## Exercise material
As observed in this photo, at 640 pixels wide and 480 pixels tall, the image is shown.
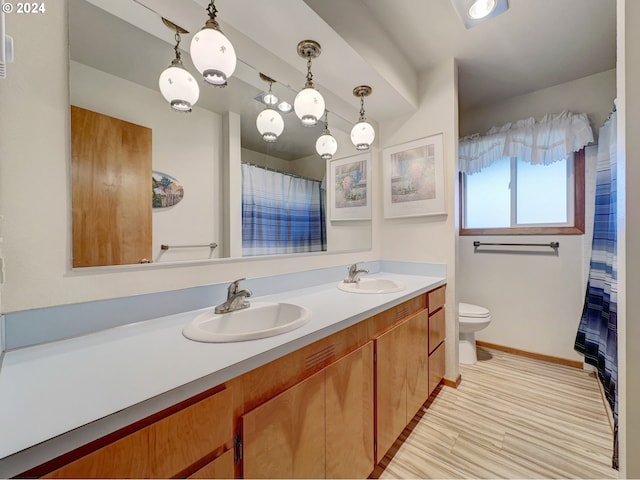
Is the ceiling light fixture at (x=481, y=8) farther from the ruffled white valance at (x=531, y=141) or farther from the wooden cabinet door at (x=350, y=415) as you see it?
the wooden cabinet door at (x=350, y=415)

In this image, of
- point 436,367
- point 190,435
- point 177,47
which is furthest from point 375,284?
point 177,47

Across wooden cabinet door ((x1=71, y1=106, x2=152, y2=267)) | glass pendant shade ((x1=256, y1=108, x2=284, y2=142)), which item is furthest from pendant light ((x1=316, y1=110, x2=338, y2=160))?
wooden cabinet door ((x1=71, y1=106, x2=152, y2=267))

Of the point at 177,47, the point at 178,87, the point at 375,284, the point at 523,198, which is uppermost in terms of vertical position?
the point at 177,47

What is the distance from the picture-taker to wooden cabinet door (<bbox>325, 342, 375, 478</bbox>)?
96cm

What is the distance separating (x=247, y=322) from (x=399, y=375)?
84 cm

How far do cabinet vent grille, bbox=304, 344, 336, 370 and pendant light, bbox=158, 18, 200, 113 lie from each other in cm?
114

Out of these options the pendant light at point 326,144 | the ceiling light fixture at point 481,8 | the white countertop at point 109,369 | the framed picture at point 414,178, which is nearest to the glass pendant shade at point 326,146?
the pendant light at point 326,144

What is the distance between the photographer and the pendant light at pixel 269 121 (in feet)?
4.77

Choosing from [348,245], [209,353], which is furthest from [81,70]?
[348,245]

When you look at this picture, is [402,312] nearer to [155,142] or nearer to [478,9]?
[155,142]

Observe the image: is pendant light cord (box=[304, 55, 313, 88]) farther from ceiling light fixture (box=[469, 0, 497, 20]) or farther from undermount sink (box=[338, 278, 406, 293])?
undermount sink (box=[338, 278, 406, 293])

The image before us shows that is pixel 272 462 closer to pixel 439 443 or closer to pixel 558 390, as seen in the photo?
pixel 439 443

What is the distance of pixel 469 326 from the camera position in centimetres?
219

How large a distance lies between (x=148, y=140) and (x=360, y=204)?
1.52 m
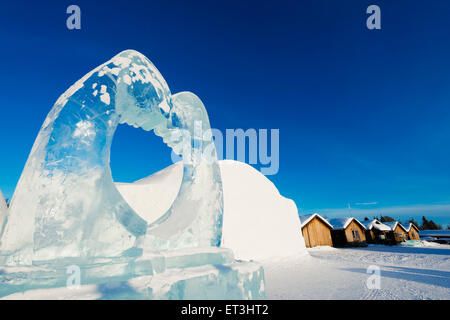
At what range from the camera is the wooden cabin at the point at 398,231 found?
28453 mm

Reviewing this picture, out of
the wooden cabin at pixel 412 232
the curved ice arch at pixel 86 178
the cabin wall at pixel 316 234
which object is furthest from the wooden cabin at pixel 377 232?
the curved ice arch at pixel 86 178

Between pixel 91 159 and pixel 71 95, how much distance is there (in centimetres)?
52

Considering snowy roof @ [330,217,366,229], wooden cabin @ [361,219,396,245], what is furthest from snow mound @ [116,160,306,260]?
wooden cabin @ [361,219,396,245]

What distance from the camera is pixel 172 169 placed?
17609mm

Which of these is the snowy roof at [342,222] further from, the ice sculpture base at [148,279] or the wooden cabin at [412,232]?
the ice sculpture base at [148,279]

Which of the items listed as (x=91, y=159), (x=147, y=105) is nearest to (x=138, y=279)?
(x=91, y=159)

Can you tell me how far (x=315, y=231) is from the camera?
22328 mm

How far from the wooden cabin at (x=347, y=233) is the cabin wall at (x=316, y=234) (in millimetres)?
1747

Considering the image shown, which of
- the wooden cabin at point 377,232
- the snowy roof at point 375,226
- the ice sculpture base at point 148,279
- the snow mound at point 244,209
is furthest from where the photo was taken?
the snowy roof at point 375,226

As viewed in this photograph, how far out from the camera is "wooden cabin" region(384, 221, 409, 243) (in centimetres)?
2845

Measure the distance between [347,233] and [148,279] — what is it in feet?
92.2

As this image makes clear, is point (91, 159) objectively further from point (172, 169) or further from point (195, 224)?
point (172, 169)

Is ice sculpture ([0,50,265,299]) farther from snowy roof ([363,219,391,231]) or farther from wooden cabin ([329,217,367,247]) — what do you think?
snowy roof ([363,219,391,231])

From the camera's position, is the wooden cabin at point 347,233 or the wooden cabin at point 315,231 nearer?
the wooden cabin at point 315,231
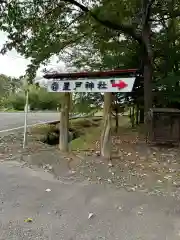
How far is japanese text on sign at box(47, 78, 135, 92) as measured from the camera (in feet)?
17.0

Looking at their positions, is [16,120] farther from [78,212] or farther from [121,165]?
[78,212]

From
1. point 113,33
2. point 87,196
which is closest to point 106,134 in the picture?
point 87,196

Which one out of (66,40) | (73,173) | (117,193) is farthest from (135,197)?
(66,40)

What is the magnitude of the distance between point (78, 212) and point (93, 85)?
2.54 meters

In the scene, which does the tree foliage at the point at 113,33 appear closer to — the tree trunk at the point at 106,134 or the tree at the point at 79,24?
the tree at the point at 79,24

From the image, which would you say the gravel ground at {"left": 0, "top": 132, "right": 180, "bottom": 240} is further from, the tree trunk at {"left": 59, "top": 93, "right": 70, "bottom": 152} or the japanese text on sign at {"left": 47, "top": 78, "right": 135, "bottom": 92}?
the japanese text on sign at {"left": 47, "top": 78, "right": 135, "bottom": 92}

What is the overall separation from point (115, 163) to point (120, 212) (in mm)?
1989

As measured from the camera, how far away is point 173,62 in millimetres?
8484

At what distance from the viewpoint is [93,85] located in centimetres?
548

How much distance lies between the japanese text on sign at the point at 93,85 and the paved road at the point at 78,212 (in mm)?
1725

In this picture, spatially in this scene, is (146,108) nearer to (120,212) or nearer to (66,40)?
(66,40)

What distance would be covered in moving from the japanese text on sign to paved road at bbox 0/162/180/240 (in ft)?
5.66

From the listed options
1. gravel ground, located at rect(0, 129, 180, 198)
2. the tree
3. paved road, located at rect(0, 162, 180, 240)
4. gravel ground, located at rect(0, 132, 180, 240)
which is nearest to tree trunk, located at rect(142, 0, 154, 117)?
the tree

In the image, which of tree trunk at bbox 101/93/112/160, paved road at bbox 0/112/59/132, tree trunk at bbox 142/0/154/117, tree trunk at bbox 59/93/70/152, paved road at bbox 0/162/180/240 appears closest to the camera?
paved road at bbox 0/162/180/240
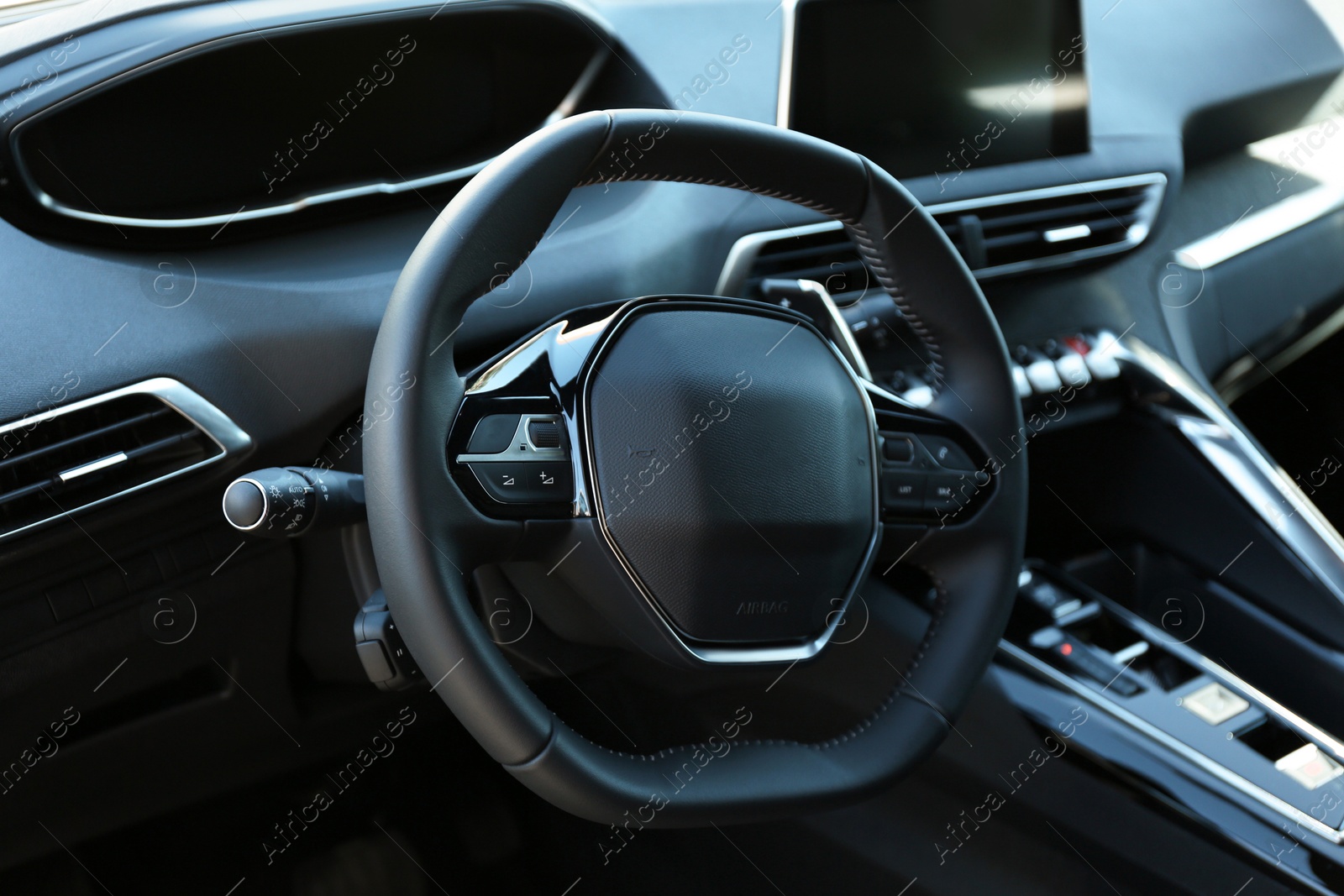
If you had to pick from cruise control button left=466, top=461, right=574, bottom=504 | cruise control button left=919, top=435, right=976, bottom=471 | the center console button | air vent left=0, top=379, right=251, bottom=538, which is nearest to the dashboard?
air vent left=0, top=379, right=251, bottom=538

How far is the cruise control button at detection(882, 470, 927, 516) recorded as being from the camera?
3.63ft

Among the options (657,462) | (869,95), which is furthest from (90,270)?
(869,95)

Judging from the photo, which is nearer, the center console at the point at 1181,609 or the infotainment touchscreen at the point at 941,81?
the center console at the point at 1181,609

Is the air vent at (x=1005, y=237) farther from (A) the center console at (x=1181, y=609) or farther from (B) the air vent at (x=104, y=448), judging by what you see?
(B) the air vent at (x=104, y=448)

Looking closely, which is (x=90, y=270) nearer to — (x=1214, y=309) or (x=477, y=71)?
(x=477, y=71)

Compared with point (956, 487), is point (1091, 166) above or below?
above

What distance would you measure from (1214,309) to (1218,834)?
3.30 feet

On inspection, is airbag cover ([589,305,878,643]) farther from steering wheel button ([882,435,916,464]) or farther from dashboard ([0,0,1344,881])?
dashboard ([0,0,1344,881])

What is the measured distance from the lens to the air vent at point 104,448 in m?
0.97

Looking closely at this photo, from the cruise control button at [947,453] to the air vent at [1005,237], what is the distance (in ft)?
1.02

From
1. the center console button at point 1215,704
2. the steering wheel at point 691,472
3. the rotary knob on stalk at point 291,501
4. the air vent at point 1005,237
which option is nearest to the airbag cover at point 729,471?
the steering wheel at point 691,472

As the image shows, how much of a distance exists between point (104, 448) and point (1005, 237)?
1.19m

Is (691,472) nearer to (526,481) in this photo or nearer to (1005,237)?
(526,481)

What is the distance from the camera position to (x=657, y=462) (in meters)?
0.95
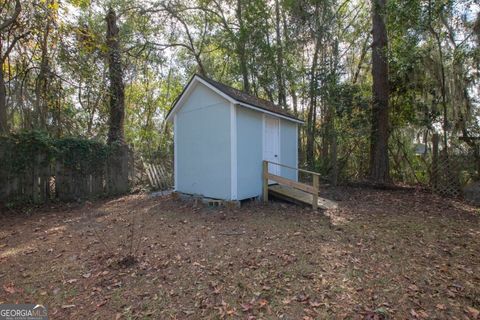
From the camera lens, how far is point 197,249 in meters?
4.12

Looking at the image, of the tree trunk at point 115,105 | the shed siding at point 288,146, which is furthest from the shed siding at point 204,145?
the tree trunk at point 115,105

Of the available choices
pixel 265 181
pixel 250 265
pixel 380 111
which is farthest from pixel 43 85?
pixel 380 111

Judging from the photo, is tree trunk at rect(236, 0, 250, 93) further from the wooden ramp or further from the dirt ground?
the dirt ground

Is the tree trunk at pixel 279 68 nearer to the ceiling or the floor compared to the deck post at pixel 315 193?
nearer to the ceiling

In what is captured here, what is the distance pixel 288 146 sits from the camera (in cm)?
880

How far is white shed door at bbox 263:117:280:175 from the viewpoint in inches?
308

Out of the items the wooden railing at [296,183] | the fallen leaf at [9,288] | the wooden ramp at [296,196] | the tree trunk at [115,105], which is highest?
the tree trunk at [115,105]

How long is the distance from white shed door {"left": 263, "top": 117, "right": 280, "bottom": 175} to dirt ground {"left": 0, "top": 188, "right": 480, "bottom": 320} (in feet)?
7.44

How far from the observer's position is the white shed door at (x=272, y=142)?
782 cm

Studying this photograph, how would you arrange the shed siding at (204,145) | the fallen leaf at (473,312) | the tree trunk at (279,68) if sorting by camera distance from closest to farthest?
the fallen leaf at (473,312) → the shed siding at (204,145) → the tree trunk at (279,68)

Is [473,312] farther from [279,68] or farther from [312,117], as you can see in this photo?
[279,68]

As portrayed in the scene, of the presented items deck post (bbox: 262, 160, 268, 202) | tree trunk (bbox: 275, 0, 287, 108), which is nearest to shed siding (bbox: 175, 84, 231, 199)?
deck post (bbox: 262, 160, 268, 202)

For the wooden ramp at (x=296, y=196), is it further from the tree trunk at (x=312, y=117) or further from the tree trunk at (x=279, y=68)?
the tree trunk at (x=279, y=68)

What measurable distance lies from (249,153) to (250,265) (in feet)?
12.8
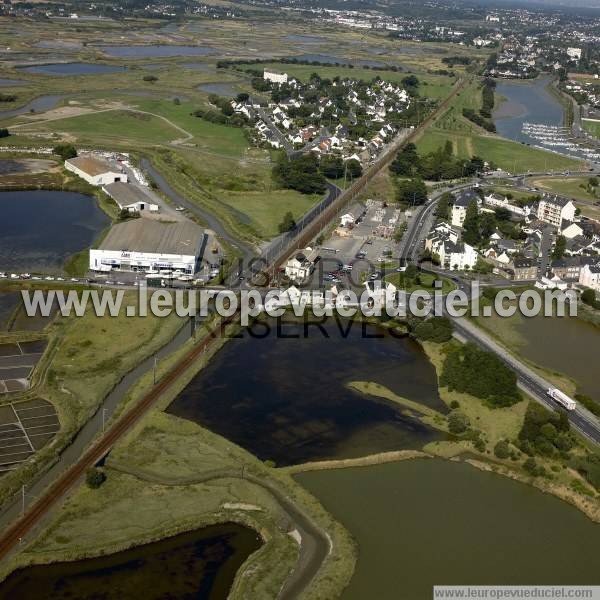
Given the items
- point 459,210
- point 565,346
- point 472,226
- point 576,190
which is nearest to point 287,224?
point 472,226

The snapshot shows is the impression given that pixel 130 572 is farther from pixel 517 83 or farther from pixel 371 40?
pixel 371 40

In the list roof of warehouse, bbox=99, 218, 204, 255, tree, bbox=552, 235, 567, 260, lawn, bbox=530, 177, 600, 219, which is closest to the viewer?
roof of warehouse, bbox=99, 218, 204, 255

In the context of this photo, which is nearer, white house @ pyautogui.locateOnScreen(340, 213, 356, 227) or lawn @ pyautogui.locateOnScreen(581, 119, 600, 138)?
white house @ pyautogui.locateOnScreen(340, 213, 356, 227)

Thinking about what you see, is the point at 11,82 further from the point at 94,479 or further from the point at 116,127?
the point at 94,479

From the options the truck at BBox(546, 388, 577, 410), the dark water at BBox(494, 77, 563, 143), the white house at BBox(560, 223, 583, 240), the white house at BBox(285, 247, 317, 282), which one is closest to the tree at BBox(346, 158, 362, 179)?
the white house at BBox(560, 223, 583, 240)

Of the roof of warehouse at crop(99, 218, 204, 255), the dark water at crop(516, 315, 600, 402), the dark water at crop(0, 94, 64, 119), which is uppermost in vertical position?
the dark water at crop(0, 94, 64, 119)

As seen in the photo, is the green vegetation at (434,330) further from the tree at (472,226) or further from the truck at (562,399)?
A: the tree at (472,226)

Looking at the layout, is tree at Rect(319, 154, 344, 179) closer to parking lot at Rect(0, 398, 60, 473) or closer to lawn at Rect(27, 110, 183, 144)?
lawn at Rect(27, 110, 183, 144)
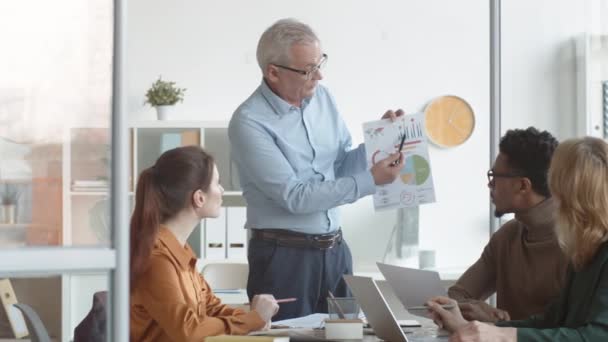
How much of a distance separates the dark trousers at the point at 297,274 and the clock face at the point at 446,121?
10.1ft

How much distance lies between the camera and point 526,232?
2863mm

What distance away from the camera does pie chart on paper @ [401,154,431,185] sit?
308 centimetres

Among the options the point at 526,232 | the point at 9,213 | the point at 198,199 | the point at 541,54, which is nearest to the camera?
the point at 9,213

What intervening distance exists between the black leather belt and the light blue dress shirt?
0.7 inches

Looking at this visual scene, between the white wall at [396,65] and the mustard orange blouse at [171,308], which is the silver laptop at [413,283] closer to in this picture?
the mustard orange blouse at [171,308]

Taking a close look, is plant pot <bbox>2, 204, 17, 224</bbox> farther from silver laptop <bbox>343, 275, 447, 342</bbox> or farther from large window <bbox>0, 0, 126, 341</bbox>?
silver laptop <bbox>343, 275, 447, 342</bbox>

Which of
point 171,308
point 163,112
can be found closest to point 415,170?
point 171,308

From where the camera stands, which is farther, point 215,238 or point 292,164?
point 215,238

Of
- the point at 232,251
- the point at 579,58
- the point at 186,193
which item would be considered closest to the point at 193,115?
the point at 232,251

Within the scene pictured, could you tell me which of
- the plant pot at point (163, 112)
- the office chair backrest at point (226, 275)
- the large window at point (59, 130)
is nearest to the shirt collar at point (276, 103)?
the large window at point (59, 130)

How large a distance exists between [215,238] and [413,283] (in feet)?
9.92

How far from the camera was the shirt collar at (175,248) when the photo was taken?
2471 millimetres

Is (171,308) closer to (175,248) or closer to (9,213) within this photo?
(175,248)

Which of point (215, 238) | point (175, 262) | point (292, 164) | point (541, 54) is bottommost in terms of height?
point (215, 238)
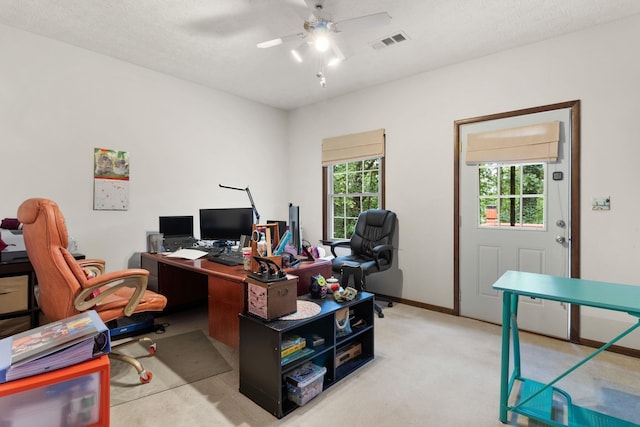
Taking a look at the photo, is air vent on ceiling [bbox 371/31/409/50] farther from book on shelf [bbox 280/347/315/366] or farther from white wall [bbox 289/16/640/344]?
book on shelf [bbox 280/347/315/366]

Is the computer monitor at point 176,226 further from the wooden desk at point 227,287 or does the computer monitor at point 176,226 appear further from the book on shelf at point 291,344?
the book on shelf at point 291,344

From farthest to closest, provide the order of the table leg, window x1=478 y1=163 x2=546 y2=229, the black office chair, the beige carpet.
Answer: the black office chair → window x1=478 y1=163 x2=546 y2=229 → the beige carpet → the table leg

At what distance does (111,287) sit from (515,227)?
3412 mm

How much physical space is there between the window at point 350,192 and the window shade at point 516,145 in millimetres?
1156

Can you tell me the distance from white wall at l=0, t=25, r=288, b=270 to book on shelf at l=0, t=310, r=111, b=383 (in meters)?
2.13

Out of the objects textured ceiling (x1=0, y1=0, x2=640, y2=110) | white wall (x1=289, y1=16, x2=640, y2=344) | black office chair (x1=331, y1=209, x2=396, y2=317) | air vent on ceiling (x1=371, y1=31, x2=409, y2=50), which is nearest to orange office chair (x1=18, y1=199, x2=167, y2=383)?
textured ceiling (x1=0, y1=0, x2=640, y2=110)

## Set problem
Copy the items exactly, starting with the line that contains "Is (171,308) closer" and continuing through the end of the items, with both ends included. Omit the pictures from your copy.

## Written answer
Is (171,308) closer to (175,248) or closer to (9,213) within this photo?
(175,248)

Which of point (215, 238) | point (175, 262) | point (292, 164) | point (541, 54) is bottommost in terms of height?
point (215, 238)
Taking a look at the photo, is air vent on ceiling [bbox 371/31/409/50] farther from book on shelf [bbox 280/347/315/366] or farther from white wall [bbox 289/16/640/344]?
book on shelf [bbox 280/347/315/366]

Is the computer monitor at point 176,226 further from the wooden desk at point 227,287 or does the computer monitor at point 176,226 appear further from the book on shelf at point 291,344?
the book on shelf at point 291,344

From farthest to closest, provide the order of the table leg, window x1=478 y1=163 x2=546 y2=229, the black office chair, the beige carpet.
Answer: the black office chair → window x1=478 y1=163 x2=546 y2=229 → the beige carpet → the table leg

At what distance does (111,287) sit from (515,227)?
3412 mm

How much physical space is there between the window at point 350,192 and the window shade at point 516,145 in millimetres?
1156

Can you tell me the distance from white wall at l=0, t=25, r=288, b=270 to book on shelf at l=0, t=310, r=111, b=383 (in meters)?
2.13

Out of the objects textured ceiling (x1=0, y1=0, x2=640, y2=110) | white wall (x1=289, y1=16, x2=640, y2=344) | black office chair (x1=331, y1=209, x2=396, y2=317) | air vent on ceiling (x1=371, y1=31, x2=409, y2=50), which is nearest to orange office chair (x1=18, y1=199, x2=167, y2=383)?
textured ceiling (x1=0, y1=0, x2=640, y2=110)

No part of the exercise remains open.